Iniziamo a sognare insieme:

Ci immaginiamo già di immergerci a Punta Sud di Sha’Ab Rumi costeggiando il drop off e da lì venire subito accolti, quasi investiti, da un festoso carosello di carangidi che ci da il benvenuto.
Lo lasciamo a malincuore per allontanarci nel blu dove aguzziamo gli occhi per vedere per primi la sentinella, per percepire il piccolo movimento di ombre come piccole foglioline bianche in avvicinamento che poi, meraviglia delle meraviglie, si materializzano nello spettacolo più emozionante per tutti noi subacquei, in imponenti squali martello.

Anche qui a malincuore dobbiamo rientrare ma ecco che sul pianoro, siamo premiati da uno stupendo branco di argentei barracuda! Riusciamo pian piano a far parte di loro! Ci accolgono disponendosi a vortice che parte verso la superfice sino a coprire la luce del sole! Non si fanno spaventare neanche dai nostri flash e dai nostri invadenti fari. Voglio immaginare che pensino che siamo fastidiosi ma alla fine innocui, quindi sopportabili!

Ci avviciniamo alla parete e ci fermiamo ancora per scattare qualche foto alle svogliate ombrine dolci labbra che spettegolano tra di loro all’ombra di un grosso ombrello di corallo, dondolate da una leggera corrente.

Per finire la deco scattiamo un po' di foto qua e là a colorati alcionari. Ci facciamo distrarre da cernie e da altri svariati pesci corallini che in passeggiata vanno a spiluccare qualcosa tra un corallo e un altro per poi essere catturati dal pulsare degli antias che continuano senza sosta a ripararsi fra le madrepore per poi esplodere tutt’intorno.

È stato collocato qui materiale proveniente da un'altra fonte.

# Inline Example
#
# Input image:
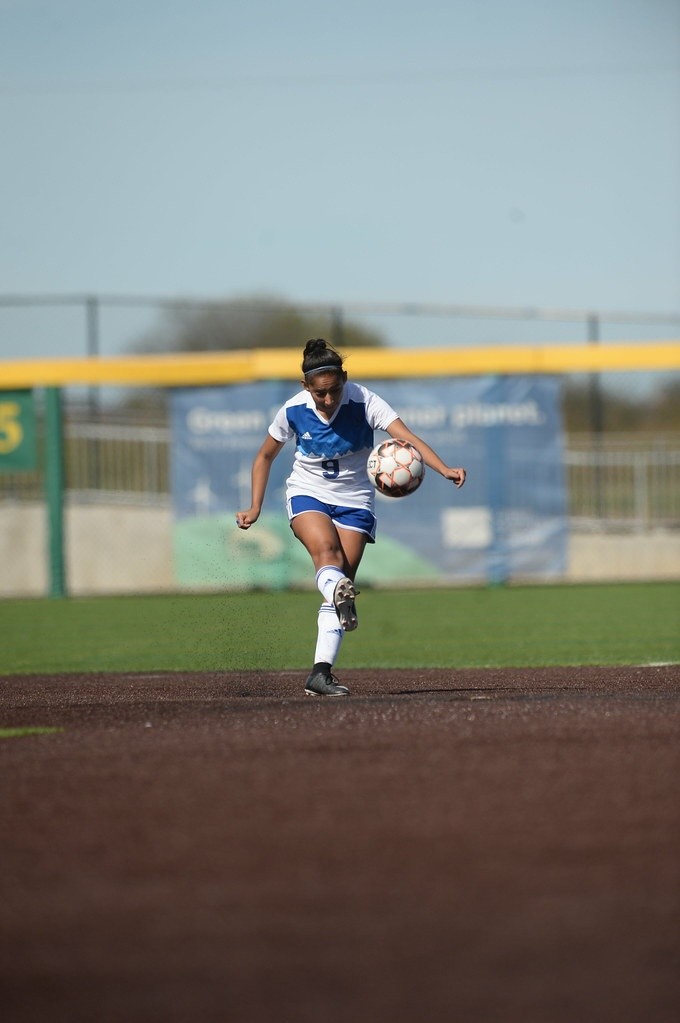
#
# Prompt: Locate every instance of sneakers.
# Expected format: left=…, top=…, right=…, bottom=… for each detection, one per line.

left=333, top=577, right=360, bottom=632
left=304, top=672, right=350, bottom=697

L’immersione è durata circa un’ora, rimarremmo ancora qui, a circa tre metri, tutti noi che consumano meno, ma sul gommone gli altri ci aspettano e …..hanno fame! Dobbiamo tornare di gran corsa in barca. Darahat il nostro comandante ci sta aspettando appoggiato alla balaustra cercando di percepire dai nostri visi se abbiamo visto…… se siamo soddisfatti e, gioisce dei nostri racconti.

Mohamedino e Farah, i nostri gommonauti, iniziano a scaricare le nostre attrezzature mentre noi ci facciamo un veloce doccino perché un piatto di fumanti spaghetti al dente ci aspetta e chissà quante altre cose buone ci avrà preparato il nostro bravo cuoco Salah!

( Come al solito ho buoni propositi, ne mangerò un po' meno, tanto non dimagrisco ugualmente!)

Si, siamo pronti a questa e tante altre meravigliose ed emozionanti immersioni che il nostro mare ci regalerà!.